WHAT IS NEEDED
Reproduce verbatim the passage of the article on upsets in the women's basketball tournament from "In a sport that’s" up to and including "for the game.".

TEXT SHOWN
+ + + + +
Tourney upsets, UConn's dominance impact women's hoops
SOUTH BEND — Was it parity or just a fluke of an upset?
It’s a question that won't be answered until the end of the next women’s college basketball season.
In a sport that’s almost immune to upsets, chalk went by the wayside in the NCAA Tournament more times than Notre Dame coach Muffet McGraw cared to see.
Three of the tournament’s four No. 1 seeds, including the Irish, failed to reach the Final Four in Indianapolis.
Connecticut, Notre Dame’s arch-nemesis dating back to the days of the Big East, was the only top-tier program that avoided a stumble. In fact, the Huskies, who won their fourth straight national title in overwhelming fashion, invoked contention on the other side of the argument: Is that sort of domination good for the game.
“Two (No. 1 seeds reaching the Final Four) would have been really perfect,” McGraw said with a laugh before the Irish banquet Tuesday night. “It was great for women’s basketball to see that parity throughout the tournament, with higher seeds losing in the first or second round.”
In all, there were 16 games in which the lower seed was victorious. The biggest upset was Albany, a 12 seed, tagging No. 5 Florida with a 61-58 first-round defeat.
The Irish ran into an offensive buzzsaw in No. 4 Stanford, in the regional semifinal in Lexington. The Cardinal, who won 90-84 over Notre Dame, lost to No. 7 Washington, 85-76, in the Elite Eight.
That Stanford performance had fluke written all over it. It was the second time the Cardinal scored more than 85 points all season. Seven times they were held to fewer than 60. They scored 36 in a loss to UCLA and 31 while losing to Arizona State.
+ + + + +
DATASET EXTRACT

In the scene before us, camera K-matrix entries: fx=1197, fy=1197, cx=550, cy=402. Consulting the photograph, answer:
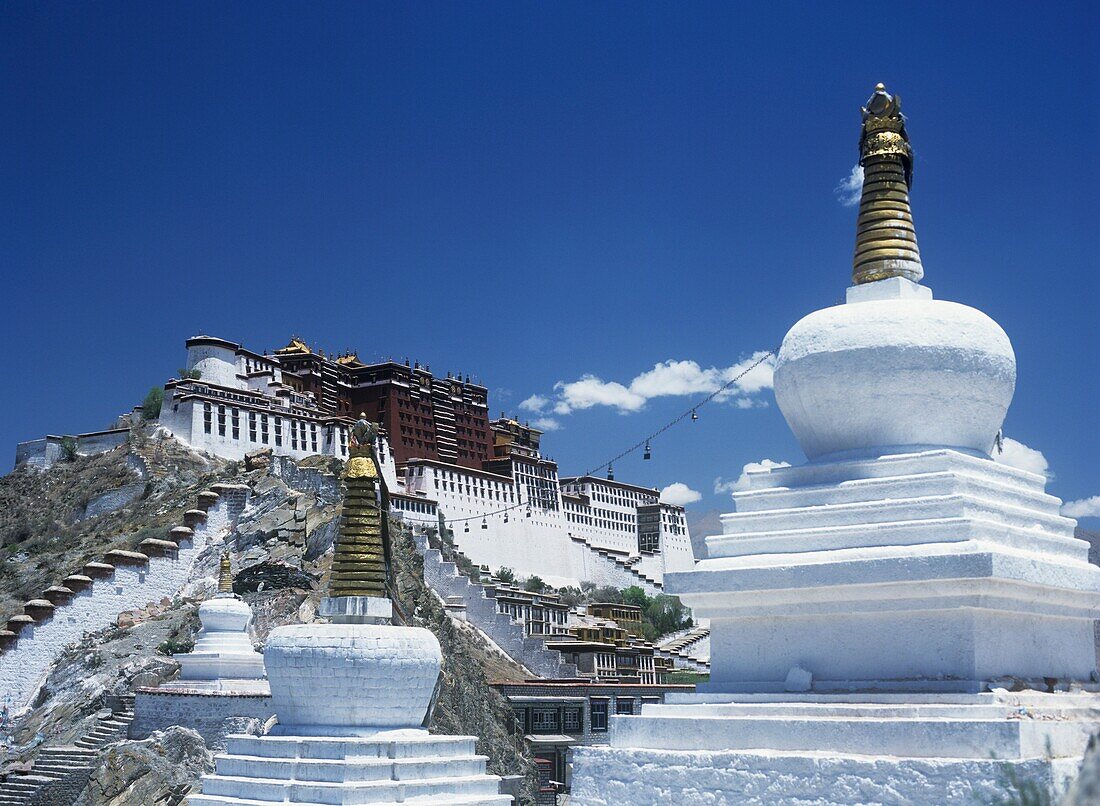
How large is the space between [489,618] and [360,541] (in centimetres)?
3675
+ + + + +
EXERCISE OUTPUT
In a sport that’s almost immune to upsets, chalk went by the wayside in the NCAA Tournament more times than Notre Dame coach Muffet McGraw cared to see.
Three of the tournament’s four No. 1 seeds, including the Irish, failed to reach the Final Four in Indianapolis.
Connecticut, Notre Dame’s arch-nemesis dating back to the days of the Big East, was the only top-tier program that avoided a stumble. In fact, the Huskies, who won their fourth straight national title in overwhelming fashion, invoked contention on the other side of the argument: Is that sort of domination good for the game.